Field Studies in the Regional Ecosystem

 

Sort Courses By:

Course code: 
LARC 510A
Current Instructor: 

 

This is a course in “reading” the landscape for application in site planning and design. The course will focus on the human-modified ecosystems of the lower mainland and southern Vancouver Island - the urban, and urban-fringe successional and productive landscapes in which we live and work. We will visit a range of ecosystem types including old growth Douglas fir forests, and Garry oak ecosystems, salt and freshwater wetlands, sand dunes, urban-disturbed ecosystems and development sites.

The majority of each day will be spent in the field.  Guest instructors will be with us for four of those days. The course will cover identification of native plants and soils, invasive plants, biogeoclimatic zones, plant associations, seral stages, habitat types, species/habitat relations, integrated stormwater management and the ecological restoration of such ecosystems.

While identification of natural elements, systems and processes is the basis of the course, these are understood as a means to the interpretation of these landscapes. From field observations, we will learn to analyze and interpret where a landscape has been, and where it is going. Each day, we will discuss the implications of our findings for site planning, design and management.
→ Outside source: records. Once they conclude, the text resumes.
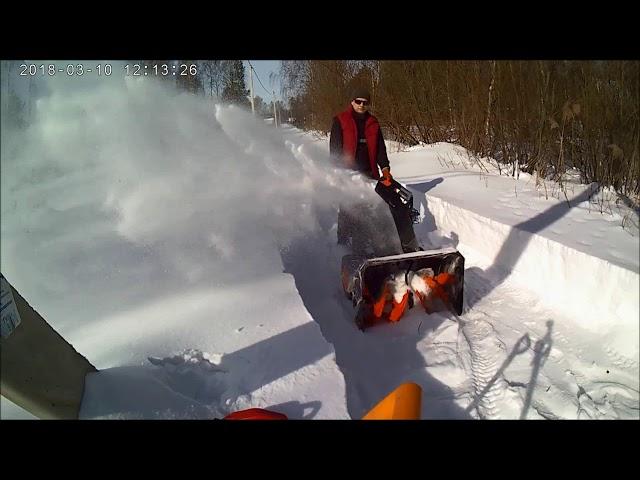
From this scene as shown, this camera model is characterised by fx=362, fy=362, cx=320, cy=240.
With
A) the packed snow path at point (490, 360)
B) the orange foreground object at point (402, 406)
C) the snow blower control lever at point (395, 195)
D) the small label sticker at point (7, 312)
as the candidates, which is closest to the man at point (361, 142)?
the snow blower control lever at point (395, 195)

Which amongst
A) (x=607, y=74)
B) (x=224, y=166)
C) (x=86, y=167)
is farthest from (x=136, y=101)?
(x=607, y=74)

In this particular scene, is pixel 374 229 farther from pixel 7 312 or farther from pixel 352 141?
pixel 7 312

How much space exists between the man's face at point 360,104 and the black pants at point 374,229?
45.8 inches

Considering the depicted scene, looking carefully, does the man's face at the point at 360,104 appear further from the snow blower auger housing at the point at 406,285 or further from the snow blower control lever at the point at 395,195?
the snow blower auger housing at the point at 406,285

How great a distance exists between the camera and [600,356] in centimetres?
287

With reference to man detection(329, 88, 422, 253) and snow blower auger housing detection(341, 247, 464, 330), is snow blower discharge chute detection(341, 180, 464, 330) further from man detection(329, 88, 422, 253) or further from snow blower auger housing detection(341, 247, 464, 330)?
man detection(329, 88, 422, 253)

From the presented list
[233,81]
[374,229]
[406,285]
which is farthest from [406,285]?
[233,81]

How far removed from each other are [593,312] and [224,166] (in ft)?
15.2

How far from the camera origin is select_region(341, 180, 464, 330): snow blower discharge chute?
343cm

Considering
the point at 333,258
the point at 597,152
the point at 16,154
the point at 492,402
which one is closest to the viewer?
the point at 492,402

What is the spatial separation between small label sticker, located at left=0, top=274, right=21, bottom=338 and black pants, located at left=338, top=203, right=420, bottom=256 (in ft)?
10.1

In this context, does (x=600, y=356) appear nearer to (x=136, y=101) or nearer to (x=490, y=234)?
(x=490, y=234)

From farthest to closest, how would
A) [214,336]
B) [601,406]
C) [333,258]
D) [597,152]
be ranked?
[333,258] → [597,152] → [214,336] → [601,406]

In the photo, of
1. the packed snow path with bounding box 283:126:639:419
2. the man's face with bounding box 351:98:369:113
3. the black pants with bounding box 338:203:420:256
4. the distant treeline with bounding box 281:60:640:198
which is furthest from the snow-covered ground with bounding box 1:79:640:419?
the man's face with bounding box 351:98:369:113
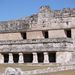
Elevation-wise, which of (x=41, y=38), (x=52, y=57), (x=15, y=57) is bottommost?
(x=15, y=57)

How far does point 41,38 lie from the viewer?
34.7 m

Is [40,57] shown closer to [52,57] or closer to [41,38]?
[52,57]

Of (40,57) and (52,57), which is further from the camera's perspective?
(40,57)

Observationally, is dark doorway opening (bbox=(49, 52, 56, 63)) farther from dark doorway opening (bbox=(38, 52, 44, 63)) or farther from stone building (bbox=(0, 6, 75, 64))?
dark doorway opening (bbox=(38, 52, 44, 63))

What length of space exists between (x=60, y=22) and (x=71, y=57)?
170 inches

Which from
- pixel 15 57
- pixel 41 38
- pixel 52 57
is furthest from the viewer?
pixel 15 57

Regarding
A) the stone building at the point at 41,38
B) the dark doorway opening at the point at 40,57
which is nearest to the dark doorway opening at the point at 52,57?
the stone building at the point at 41,38

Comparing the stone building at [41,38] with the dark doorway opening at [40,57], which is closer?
the stone building at [41,38]

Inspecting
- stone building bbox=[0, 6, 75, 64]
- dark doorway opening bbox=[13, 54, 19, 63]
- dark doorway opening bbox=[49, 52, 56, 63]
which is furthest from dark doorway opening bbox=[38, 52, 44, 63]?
dark doorway opening bbox=[13, 54, 19, 63]

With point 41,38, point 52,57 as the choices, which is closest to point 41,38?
Answer: point 41,38

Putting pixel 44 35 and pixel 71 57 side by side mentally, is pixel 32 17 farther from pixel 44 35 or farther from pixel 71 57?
pixel 71 57

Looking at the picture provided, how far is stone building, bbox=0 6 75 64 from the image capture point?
31.7 m

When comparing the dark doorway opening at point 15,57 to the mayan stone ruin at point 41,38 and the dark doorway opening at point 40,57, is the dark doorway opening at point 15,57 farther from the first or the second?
the dark doorway opening at point 40,57

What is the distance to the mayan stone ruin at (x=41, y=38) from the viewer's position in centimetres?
3170
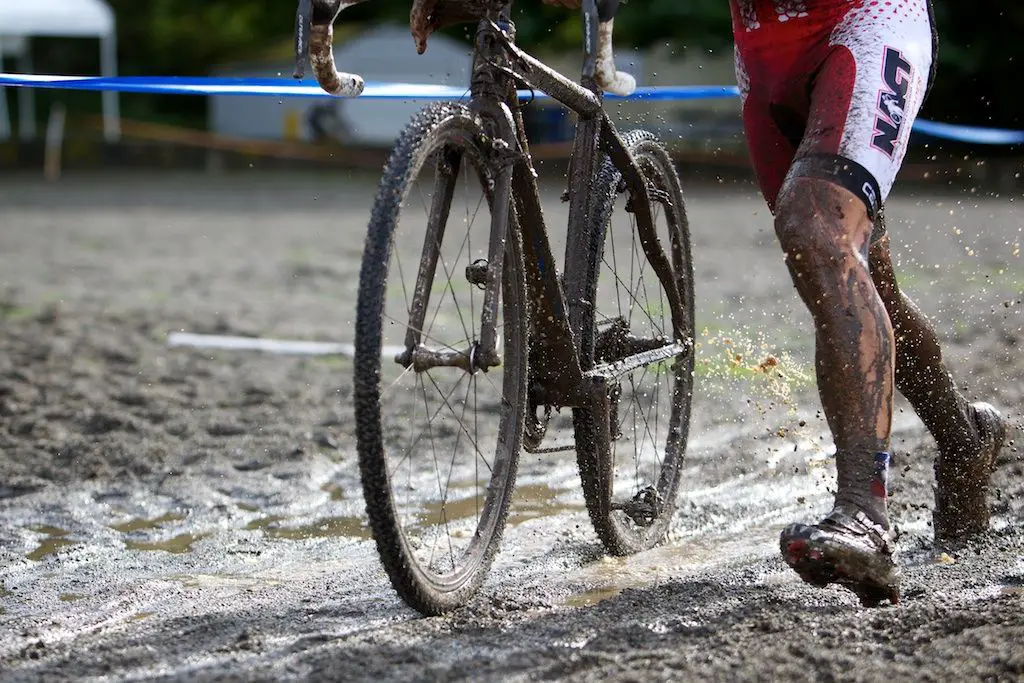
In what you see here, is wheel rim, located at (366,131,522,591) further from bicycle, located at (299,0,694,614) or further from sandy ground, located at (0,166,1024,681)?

  • What will happen if the natural systems and/or human systems of the place continue in their present course?
  • Are interventions necessary to adjust the trajectory of a given landscape? If so, why?
  • What interventions are possible and reasonable?
  • What are the benefits and costs to society of non-intervention or intervention?
  • How can we develop in a way that integrates, or even enhances, the natural systems of the site?

Course is offered only during the summer.